Por conseguinte, conclui-se que os AA., enquanto peritos avaliadores ou árbitros da lista oficial de peritos, exercem “funções públicas”, nos termos e para os efeitos previstos nos artigos 78.º e 79.º da atual versão do Estatuto da Aposentação.
Assim tendo decidido o 1.º R., nenhum erro sobre os pressupostos de facto e de direito se pode assacar ao ato administrativo impugnado, que, deste modo, se deve manter na ordem jurídica, mais se dizendo, em consequência, que não se mostra ofendido o invocado princípio da legalidade.
Para terminar, também não se vê sinal de ter sido violado o princípio da boa-fé, porquanto, não é pelo facto do 1.º R. não ter anteriormente solicitado aos AA. a autorização para o exercício de funções periciais ou arbitrais que agora está impedido de o fazer, posto que, o 1.º Impetrado está sempre a tempo de fazer cumprir a lei, reparando a ilegalidade anterior, devendo fazê-lo, na verdade, sob pena de ser ele próprio a incumprir o aventado princípio da legalidade.
Aliás, a predita autorização não é nenhuma novidade que haja sido trazida somente pelo DL n.º 137/2010, de 28/12, dado que, já na versão original do EA (DL n.º 498/72, de 09/12) era exigida a autorização do “Conselho de Ministros”. A diferença, é que desde a versão de 2005 a autorização passou a depender de “interesse público excecional”.
Vejamos então.
Os artigos 78º e 79º do Estatuo da Aposentação foram alterados pelo Decreto-Lei n.º 237/2010, de 28 de Dezembro, tendo sido dada a seguinte redacção:
Artigo 78º
1 — Os aposentados não podem exercer funções públicas remuneradas para quaisquer serviços da administração central, regional e autárquica, empresas públicas, entidades públicas empresariais, entidades que integram o sector empresarial regional e municipal e demais pessoas colectivas públicas, excepto quando haja lei especial que o permita ou quando, por razões de interesse público excepcional, sejam autorizados pelos membros do governo responsáveis pelas áreas das finanças e da Administração Pública.
2 — Não podem exercer funções públicas nos termos do número anterior:
a) Os aposentados que se tenham aposentado com fundamento em incapacidade;
b) Os aposentados por força de aplicação da pena disciplinar de aposentação compulsiva.

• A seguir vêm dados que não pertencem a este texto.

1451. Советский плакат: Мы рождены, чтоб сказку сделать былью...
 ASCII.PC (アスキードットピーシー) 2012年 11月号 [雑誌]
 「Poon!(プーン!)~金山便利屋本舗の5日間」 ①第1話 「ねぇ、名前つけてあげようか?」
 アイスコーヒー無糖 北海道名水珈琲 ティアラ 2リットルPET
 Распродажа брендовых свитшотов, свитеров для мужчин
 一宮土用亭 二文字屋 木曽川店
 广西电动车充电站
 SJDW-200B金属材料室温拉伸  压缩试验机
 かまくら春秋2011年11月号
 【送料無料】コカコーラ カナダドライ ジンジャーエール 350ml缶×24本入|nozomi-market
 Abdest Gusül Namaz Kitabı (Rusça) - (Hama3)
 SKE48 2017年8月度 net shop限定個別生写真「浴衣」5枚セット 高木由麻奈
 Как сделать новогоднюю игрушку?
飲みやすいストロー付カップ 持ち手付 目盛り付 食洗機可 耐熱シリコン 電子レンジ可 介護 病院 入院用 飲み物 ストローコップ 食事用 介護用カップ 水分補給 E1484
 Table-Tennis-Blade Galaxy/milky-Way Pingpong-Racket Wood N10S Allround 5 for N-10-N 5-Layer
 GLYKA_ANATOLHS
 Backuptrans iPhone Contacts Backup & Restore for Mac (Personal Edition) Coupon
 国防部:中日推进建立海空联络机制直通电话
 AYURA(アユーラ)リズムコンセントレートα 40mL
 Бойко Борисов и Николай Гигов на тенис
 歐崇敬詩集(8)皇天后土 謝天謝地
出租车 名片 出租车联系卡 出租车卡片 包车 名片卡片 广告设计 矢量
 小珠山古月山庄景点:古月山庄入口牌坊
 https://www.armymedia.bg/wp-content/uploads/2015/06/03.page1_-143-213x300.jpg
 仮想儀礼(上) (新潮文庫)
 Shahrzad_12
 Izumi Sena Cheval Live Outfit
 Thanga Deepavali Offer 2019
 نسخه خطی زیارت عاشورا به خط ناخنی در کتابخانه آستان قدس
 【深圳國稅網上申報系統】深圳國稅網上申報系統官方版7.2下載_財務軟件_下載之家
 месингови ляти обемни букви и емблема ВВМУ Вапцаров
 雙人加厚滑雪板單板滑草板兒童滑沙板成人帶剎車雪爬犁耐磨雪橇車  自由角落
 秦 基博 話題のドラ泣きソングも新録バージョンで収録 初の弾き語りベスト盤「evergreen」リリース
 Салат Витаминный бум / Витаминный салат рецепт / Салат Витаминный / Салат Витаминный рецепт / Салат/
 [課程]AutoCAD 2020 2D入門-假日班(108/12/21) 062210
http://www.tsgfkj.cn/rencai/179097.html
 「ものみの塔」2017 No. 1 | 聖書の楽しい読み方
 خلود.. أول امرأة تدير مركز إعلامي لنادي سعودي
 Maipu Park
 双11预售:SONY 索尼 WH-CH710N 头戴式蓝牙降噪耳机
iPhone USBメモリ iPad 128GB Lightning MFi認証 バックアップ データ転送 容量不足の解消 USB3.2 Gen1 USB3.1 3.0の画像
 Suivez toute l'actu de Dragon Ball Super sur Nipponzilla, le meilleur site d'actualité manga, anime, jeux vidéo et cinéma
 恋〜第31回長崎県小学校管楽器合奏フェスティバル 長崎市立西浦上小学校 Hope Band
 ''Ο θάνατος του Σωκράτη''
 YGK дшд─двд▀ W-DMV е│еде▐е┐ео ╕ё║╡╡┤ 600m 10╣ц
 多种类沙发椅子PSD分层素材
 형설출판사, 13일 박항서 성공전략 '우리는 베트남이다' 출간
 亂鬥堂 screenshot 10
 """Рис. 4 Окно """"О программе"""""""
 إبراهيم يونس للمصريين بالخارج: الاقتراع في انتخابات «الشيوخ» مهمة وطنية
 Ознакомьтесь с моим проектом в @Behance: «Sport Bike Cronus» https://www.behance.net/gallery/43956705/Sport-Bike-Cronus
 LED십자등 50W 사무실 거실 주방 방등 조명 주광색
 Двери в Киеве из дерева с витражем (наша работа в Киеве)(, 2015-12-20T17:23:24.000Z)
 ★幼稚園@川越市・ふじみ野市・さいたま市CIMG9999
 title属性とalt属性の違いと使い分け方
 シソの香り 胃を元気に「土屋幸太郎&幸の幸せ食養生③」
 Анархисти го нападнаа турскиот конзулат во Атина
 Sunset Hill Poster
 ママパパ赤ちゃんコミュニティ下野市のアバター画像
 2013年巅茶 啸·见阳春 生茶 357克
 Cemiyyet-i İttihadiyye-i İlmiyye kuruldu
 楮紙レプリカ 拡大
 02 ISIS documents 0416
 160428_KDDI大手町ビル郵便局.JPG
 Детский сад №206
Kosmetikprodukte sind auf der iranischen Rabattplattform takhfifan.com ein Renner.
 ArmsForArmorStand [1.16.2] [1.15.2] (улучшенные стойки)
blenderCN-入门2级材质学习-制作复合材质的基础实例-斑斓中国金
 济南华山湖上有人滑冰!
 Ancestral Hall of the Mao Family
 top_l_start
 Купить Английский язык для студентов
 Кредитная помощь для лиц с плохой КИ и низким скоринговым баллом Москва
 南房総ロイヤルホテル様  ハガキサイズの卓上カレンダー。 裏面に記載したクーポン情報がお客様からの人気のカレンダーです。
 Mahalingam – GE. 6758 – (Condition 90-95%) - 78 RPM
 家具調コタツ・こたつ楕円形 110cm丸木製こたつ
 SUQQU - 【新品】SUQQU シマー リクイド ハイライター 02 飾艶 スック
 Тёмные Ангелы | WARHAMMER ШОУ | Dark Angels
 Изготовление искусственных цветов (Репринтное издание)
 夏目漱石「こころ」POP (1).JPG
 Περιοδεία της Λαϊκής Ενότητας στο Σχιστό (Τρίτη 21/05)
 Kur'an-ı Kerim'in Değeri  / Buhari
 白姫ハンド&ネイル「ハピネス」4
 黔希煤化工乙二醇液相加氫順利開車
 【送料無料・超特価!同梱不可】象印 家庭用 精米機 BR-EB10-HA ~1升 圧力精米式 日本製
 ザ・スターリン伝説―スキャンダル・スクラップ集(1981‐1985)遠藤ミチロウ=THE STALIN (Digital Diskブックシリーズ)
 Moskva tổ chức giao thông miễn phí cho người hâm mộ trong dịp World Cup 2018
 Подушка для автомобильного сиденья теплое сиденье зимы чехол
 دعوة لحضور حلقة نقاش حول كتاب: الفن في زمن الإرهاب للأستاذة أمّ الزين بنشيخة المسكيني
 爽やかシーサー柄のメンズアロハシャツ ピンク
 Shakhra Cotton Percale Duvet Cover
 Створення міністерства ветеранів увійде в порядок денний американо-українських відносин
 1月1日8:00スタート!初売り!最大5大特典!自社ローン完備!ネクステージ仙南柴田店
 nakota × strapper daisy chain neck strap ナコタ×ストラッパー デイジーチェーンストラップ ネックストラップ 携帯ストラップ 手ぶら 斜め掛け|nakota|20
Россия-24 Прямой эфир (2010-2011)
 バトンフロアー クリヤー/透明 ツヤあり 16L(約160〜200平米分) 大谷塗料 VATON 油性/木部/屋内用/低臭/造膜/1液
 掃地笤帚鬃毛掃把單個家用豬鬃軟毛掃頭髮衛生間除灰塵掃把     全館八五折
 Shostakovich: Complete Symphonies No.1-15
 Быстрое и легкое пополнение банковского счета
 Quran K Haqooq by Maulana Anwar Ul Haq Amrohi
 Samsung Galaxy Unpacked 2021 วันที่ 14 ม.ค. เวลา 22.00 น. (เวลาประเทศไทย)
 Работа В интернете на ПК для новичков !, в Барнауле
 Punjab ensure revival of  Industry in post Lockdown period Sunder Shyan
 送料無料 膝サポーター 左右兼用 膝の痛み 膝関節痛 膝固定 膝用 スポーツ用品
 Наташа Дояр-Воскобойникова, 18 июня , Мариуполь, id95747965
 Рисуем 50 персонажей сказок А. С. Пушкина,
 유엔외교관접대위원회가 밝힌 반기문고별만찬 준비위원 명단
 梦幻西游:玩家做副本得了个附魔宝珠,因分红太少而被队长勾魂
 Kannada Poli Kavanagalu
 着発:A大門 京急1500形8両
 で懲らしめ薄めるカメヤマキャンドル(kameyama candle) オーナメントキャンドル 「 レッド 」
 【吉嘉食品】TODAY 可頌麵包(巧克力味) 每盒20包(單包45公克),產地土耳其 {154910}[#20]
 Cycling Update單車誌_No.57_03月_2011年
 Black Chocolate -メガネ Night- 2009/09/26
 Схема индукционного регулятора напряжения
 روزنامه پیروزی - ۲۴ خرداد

3 — Consideram -se abrangidos pelo conceito de exercício de funções:
a) Todos os tipos de actividade e de serviços, independentemente da sua duração, regularidade e forma de remuneração;
b) Todas as modalidades de contratos, independentemente da respectiva natureza, pública ou privada, laboral ou de aquisição de serviços.
…
Artigo 79.º
Cumulação de pensão e remuneração
1 — Os aposentados, bem como os referidos no n.º 6 do artigo anterior, autorizados a exercer funções públicas não podem cumular o recebimento da pensão com qualquer remuneração correspondente àquelas funções.
2 — Durante o exercício daquelas funções é suspenso o pagamento da pensão ou da remuneração, consoante a opção do aposentado.
3 — Caso seja escolhida a suspensão da pensão, o pagamento da mesma é retomado, sendo esta actualizada nos termos gerais, findo o período da suspensão.
4 — O início e o termo do exercício de funções públicas são obrigatoriamente comunicados à Caixa Geral de Aposentações, I. P. (CGA, I. P.), pelos serviços, entidades ou empresas a que se refere o n.º 1 do artigo 78.º no prazo máximo de 10 dias a contar dos mesmos, para que a CGA, I. P., possa suspender a pensão ou reiniciar o seu pagamento.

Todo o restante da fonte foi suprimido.